Pour les ménages, l’accord Arizona prévoit « une politique visant la fixation d’un prix de l’électricité simple, lisible et fondé sur autant de composantes variables que possible, afin de favoriser une consommation flexible. »
Traduction : cela veut dire encourager le développement de la « tarification dynamique », c’est-à-dire des contrats d’électricité dont les prix varient d’heure en heure, au gré du marché. Alors que les contrats à prix fixe étaient les seuls à avoir un peu protégé les consommateurs lors de la crise, c’est dans la direction inverse que se dirige l’Arizona.
L’Arizona confirme l’introduction de la nouvelle « taxe carbone » européenne à partir de 2027 sur le gaz, le mazout de chauffage, l’essence et le diesel (voir le chapitre sur le climat) qui fera monter le prix de 0,1€/l pour l’essence, 0,12€/l sur le diesel et le mazout de chauffage et 0,009€/kwh sur le gaz. Pour une famille qui se chauffe au mazout, cela représente un surcoût moyen de 240 euros par an. Avec une chaudière au gaz, ce serait 90euros par an. Le tout sans aide publique pour mener la transition. Le gouvernement promet la création d’un « fonds social » financé par une partie des rentrées de cette taxe carbone. Mais ses contours restent flous et non budgétés, et les syndicats ont déjà calculé que ces aides ne compenseront pas les coûts supplémentaires pour les familles.
Au cœur de la crise de l’énergie, sous la pression du PTB, le gouvernement Vivaldi avait dû reconnaître qu’Engie et les autres géants du secteur encaissaient des surprofits et qu’il était possible de les taxer. Les mesures minimalistes prises en catastrophe n’ont pas permis de récupérer les milliards de ces profiteurs de crise. Rien qu’en 2024, les réacteurs nucléaires belges d’Engie lui ont encore rapporté 1,5 milliard. Loin d’en tirer la leçon, le gouvernement Arizona ne prévoit rien pour éviter que cette situation se reproduise, par exemple en plafonnant les prix et les profits.

DONNÉES BRUTES:
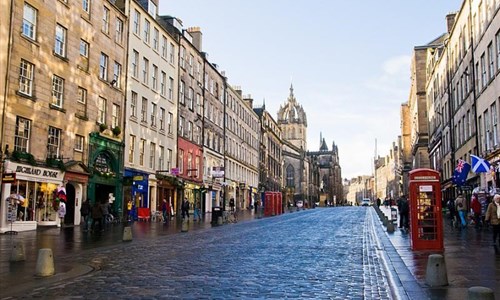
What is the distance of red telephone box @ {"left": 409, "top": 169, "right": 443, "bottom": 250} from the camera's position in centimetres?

TRAVAIL DEMANDÉ:
A. Répondez aux questions suivantes à l'aide de l'extrait sur l'accord Arizona :
(i) À partir de quelle année la nouvelle taxe carbone européenne sera-t-elle introduite ?
(ii) Quel surcoût moyen annuel cette taxe représente-t-elle pour une famille qui se chauffe au mazout ?
(iii) Combien les réacteurs nucléaires belges d'Engie lui ont-ils rapporté en 2024 ?
B. Recopiez le passage de l'extrait sur l'accord Arizona qui va de « Traduction : cela » jusqu'à « se dirige l’Arizona. », en substituant « ménages » à « consommateurs ».
C. Prolongez l'extrait sur l'accord Arizona à partir de sa dernière phrase.
Les lignes n'ont aucun lien avec l'extrait sur l'accord Arizona.

RÉPONSES PAR TÂCHE:
A.
(i) À partir de 2027.
(ii) 240 euros par an.
(iii) 1,5 milliard.

B.
Traduction : cela veut dire encourager le développement de la « tarification dynamique », c’est-à-dire des contrats d’électricité dont les prix varient d’heure en heure, au gré du marché. Alors que les contrats à prix fixe étaient les seuls à avoir un peu protégé les ménages lors de la crise, c’est dans la direction inverse que se dirige l’Arizona.

C.
Rien n’est prévu non plus pour les petites entreprises, les boulangeries, l’horeca, qui ont aussi payé la crise. Seuls les grands industriels pourront être soutenus, non pas via un plafonnement des prix facturés par les producteurs d’énergie, mais par une baisse de la fiscalité : abaissement des accises au minimum européen et baisse des frais de réseau. C’est donc l’État et les contribuables qui paieront la note. Car ce manque à gagner pour les finances publiques et pour l’entretien et le développement du réseau énergétique se reportera ailleurs. Et de toute manière, ces mesures sont insuffisantes pour rendre ces prix compétitifs vis-à-vis des États-Unis.
L’illusion de l’investissement privé
La seconde priorité du gouvernement Arizona, c’est un approvisionnement en énergie sûr, stable et propre. Pour mener à bien cette politique, il entend agir « sans dogmes » : « Nous examinerons avec un esprit ouvert toutes les sources d’énergie possibles qui peuvent contribuer à un mix énergétique plus sûr, plus respectueux du climat. »
Mais s’il y a bien un dogme que Bart De Wever et son gouvernement continuent de partager avec l’ancien gouvernement de la Vivaldi, c’est la confiance aveugle dans les multinationales de l’énergie et le marché. Que ce soit pour son ambition de développement de l’éolien en mer du Nord ou pour la prolongation de la durée de vie des réacteurs nucléaires et la construction de nouvelles unités, le gouvernement compte exclusivement sur de l’investissement privé. Pas un euro n’est prévu dans le budget.
Or, nulle part en Europe une entreprise n’investit dans la rénovation ou la construction de réacteurs nucléaires sans soutien étatique. C’est bien trop cher et risqué pour des entreprises en compétition sur un marché. De même, les géants du secteur de l’énergie refusent d’investir dans les parc éoliens sans subsides publics, car les taux de profits sont trop bas et l’incertitude sur les prix de l’électricité sur le marché, trop élevée. Une situation qui se reproduit dans la filière de l’hydrogène vert, pourtant indispensable pour pouvoir se passer de l’utilisation des énergies fossiles dans l’industrie lourde, mais dont les investisseurs s’éloignent en raison des prix trop élevés de l’énergie. Alors, enfermés dans leur logique, les États européens en viennent à soutenir à coups de milliards les géants du secteur pour les encourager à investir. Les États subsidient tout : production d’électricité renouvelable, nucléaire et installation de batteries. Et même la construction de centrales au gaz pour équilibrer le réseau le temps de développer des alternatives, comme c’est le cas en Belgique.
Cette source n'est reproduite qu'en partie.